For Brent -- Comments about a "year for testing"

greenspun.com : LUSENET : TimeBomb 2000 (Y2000) : One Thread

First, I need to recognize the claim commonly made on the forum that testing during 1999 doesn't count. We know that organizations are returning remediated code to production in large quanitities, and it's working OK. To counter this observation, some people are arguing that until that code encounters actual current 2000 dates, remediation errors (and gaps) won't show up.

There is some justification for this viewpoint, but it's inconsistent to claim on the one hand that they didn't "have a whole year for testing" and claim on the other hand that even if they did, it wouldn't have counted because this testing would have taken place during the wrong year! If not enough of the remaining bugs would have cropped up during this "year of testing" to prevent disaster, then what difference can it make if they spent 1999 testing or not?

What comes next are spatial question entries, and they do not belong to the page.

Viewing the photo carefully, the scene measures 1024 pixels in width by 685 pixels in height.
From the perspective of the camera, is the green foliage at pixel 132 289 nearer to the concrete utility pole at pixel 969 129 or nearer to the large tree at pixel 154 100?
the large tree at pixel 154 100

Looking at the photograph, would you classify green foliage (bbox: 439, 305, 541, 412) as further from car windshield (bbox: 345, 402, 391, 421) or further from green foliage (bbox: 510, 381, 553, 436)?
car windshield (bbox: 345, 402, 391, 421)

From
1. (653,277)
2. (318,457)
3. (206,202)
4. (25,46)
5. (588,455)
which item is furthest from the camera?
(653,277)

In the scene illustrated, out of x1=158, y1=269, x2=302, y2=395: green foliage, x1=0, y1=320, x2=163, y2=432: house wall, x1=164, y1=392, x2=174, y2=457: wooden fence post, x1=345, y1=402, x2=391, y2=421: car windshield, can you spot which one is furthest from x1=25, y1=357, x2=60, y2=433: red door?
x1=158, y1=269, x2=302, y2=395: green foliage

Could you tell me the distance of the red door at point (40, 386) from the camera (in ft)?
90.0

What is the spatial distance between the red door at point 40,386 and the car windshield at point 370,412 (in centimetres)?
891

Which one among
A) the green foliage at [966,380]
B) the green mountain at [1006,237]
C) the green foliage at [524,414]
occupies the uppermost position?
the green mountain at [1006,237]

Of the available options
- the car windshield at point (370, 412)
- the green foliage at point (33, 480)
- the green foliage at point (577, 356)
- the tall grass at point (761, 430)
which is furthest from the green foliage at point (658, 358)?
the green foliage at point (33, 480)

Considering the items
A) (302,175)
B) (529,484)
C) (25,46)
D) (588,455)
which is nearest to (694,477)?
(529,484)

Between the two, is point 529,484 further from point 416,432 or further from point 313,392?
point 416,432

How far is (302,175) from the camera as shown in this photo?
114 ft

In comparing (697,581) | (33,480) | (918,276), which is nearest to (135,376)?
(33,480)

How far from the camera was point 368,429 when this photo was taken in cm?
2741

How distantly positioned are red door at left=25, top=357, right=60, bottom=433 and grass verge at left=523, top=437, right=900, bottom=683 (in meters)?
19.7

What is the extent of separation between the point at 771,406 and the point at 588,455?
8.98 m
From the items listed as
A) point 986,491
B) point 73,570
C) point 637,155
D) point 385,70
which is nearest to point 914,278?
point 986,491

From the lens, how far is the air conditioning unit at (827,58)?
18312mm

Second, we get to the heart of the matter. As a preface, my understanding is that the "full year for testing" essentially derives from a Gary North shibboleth. In fact, relatively few organizations made such a claim (though North chanted it over and over). And those that did were simply trying to find a simple way to make the point that they were (in their opinion) ahead of the game.

Anyone who has been involved in large projects such as remediation knows that North's implication is false. That is, the implication that all remediation is done first without testing, and all testing is done afterwards without remediation.

In practice, systems (and modules) tend to be in all phases of the process at once. An initial assessment identifies all systems whose failure represents a threat to the health of the organization, and these systems are roughly ordered by importance. Remediation efforts start with the systems at the top of the list and work down.

If you take a snapshot of the process somewhere in mid-project, you find that the most critical systems are unit and system tested (possibly in a time machine) and returned to production. The next group down is undergoing unit and system testing (and introduced bugs cleaned out), next group down is being remediated (and routines and modules tested concurrently -- when a programmer changes code, that little part of the code is tested immediately to make sure nothing awful happens. If it does, fix it and try again). Systems of least importance (the "office coffee machine" systems) might still be awaiting assessment to see if they're worth bothering with.

OK, this still begs the question of WHY organizations didn't complete the process of working all the way down the list last year, and spend all of 1999 either with ALL their remediated code returned to production, or with the aches and pains of switching to whole new software systems (like SAP) already in place with a year to get over the hump of switching.

The answer to this question, as always, isn't nearly as simple as just saying they underestimated the size of the task, started too late, and now find themselves behind the 8-ball. This is surely true of *some* organizations, but by all indications this is a small minority.

What we're really dealing with here is diminishing returns, a concept apparently foreign to many on the forum. You can safely assume that not every organization is managed by total idiots, else they wouldn't be successful businesses in the first place.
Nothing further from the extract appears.